Being in a lisp, I also had object identity, if I needed it. Of course, Haskellers aren't as lucky. They'd have to wrap the whole thing in a unique-source monad or do some equally unpleasant with unsafe operations.

### Cyclic structures in pure call-by-value

There are extensions to call-by-value that allows you to handle cyclic structures such as let ones = 1:ones in e. Common idioms such as zip [1..] xs still fall outside the scope of those extensions.

Even if I had those extensions available in my programming language I would take a writer monad as my first approach to solving your worklist example. Is there an obvious elegant solution for worklists in languages with immutable cyclic structures?

### organic types

If you have a type system that can infer dup quote swap compose, let me know. ;)

While it may seem hackish and unclean, a valid and effective option is adding to your typing algorithms several specific rules and recognizers to handle fixpoint behaviors and other known safe or contextually safe (but difficult to type) idioms as they come up. The patterns in question are not primitive, but may be treated something like primitives if convenient (by compilers, too).

I understand the desire to create a small set of clean rules to infer everything. It's certainly a lot easier to standardize, which in turn is important if you want types to guide program behavior (e.g. typeclasses). But I also like the idea of pluggable type systems and linters and termination checkers and so on that can evolve independently of the language and do not limit program expressiveness. I'd like to run multiple type systems in parallel, providing edit-time feedback from all of them.

I would really like to see per-value GC strategies, much like we already have per-value ownership and lifetime semantics [..] make the runtime aware of such things in a managed language rather than pretending a GC of one size can fit all.

I'd rather just be rid of the heap vs. stack concept. I'm willing to model partitioned data in a semantic sense (e.g. data at the CPU vs. data at the GPU; data at the client vs. data at the server). We should design our languages and paradigms such that GC (and the strategy for it) can be local to each logical partition.

### partitioned data

I'm willing to model partitioned data in a semantic sense (e.g. data at the CPU vs. data at the GPU; data at the client vs. data at the server).

I'm wondering, what are your thoughts on partitioned global address space (PGAS) or Active Global Address Space (AGAS) in this context (or would this be only tangentially related)?

### logical and physical partitions

I'm interested in a logical partitioning of resources (in the PL layer) that can be aligned with physical partitioning (in the implementation layer). Modal types seem useful for modeling locations, i.e. where information can be constructed. (There is also a relationship to heterogeneous computing, where we model different locations as having different axioms/primitive functions.)

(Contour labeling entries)
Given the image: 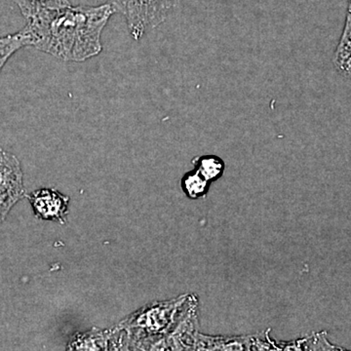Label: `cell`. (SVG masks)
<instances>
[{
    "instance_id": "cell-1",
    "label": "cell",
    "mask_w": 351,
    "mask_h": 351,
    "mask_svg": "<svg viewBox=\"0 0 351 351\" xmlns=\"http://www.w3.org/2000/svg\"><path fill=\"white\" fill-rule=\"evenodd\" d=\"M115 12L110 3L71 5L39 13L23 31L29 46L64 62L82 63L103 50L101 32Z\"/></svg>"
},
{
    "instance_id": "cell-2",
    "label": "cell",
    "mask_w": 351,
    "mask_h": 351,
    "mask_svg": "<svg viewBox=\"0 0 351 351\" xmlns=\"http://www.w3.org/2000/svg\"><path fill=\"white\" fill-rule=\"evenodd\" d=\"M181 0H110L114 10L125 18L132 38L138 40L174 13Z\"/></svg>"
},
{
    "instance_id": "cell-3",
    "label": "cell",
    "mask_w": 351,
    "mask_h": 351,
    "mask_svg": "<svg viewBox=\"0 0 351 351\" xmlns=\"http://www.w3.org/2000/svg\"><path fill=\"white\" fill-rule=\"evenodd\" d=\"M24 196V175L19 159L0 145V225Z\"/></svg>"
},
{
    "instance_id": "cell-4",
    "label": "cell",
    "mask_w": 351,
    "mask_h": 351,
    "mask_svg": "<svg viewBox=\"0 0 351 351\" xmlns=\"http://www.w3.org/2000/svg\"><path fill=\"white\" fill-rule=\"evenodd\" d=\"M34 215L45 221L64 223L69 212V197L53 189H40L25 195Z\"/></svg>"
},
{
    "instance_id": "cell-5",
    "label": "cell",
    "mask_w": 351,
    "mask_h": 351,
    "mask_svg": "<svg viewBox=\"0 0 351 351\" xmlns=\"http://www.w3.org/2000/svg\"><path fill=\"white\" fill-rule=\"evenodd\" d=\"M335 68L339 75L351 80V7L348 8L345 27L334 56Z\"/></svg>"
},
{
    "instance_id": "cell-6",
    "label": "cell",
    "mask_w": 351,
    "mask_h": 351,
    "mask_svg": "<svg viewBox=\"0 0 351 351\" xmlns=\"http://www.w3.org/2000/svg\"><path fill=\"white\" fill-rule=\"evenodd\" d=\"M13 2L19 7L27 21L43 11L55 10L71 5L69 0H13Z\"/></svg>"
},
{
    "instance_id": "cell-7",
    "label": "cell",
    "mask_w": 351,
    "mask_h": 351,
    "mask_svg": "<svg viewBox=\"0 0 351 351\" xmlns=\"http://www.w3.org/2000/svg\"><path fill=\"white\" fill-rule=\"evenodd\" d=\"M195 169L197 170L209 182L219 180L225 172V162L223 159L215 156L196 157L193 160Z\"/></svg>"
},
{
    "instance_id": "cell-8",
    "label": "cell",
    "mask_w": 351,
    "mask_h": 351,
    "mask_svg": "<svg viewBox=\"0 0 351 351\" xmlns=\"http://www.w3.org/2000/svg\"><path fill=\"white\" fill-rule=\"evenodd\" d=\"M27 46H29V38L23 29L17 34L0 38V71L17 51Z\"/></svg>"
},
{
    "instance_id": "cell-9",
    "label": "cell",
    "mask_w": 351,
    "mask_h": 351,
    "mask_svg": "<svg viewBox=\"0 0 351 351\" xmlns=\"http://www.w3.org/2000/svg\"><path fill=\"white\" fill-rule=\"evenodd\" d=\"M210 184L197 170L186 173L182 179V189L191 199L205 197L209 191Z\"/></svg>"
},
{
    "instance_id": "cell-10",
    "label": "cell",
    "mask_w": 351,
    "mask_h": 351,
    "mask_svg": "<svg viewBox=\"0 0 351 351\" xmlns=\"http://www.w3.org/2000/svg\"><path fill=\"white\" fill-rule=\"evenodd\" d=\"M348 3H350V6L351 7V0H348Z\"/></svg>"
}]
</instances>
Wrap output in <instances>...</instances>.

§ STATED TASK 1:
Translate this sentence from the passage on programming language design into Spanish: "Modal types seem useful for modeling locations, i.e. where information can be constructed."
§ STATED TASK 2:
Return the stretch of the passage on programming language design from "I would really" through "can fit all.", copied word for word.

§ FULL ANSWER 1:
Los tipos modales parecen útiles para modelar ubicaciones, es decir, dónde se puede construir la información.

§ FULL ANSWER 2:
I would really like to see per-value GC strategies, much like we already have per-value ownership and lifetime semantics [..] make the runtime aware of such things in a managed language rather than pretending a GC of one size can fit all.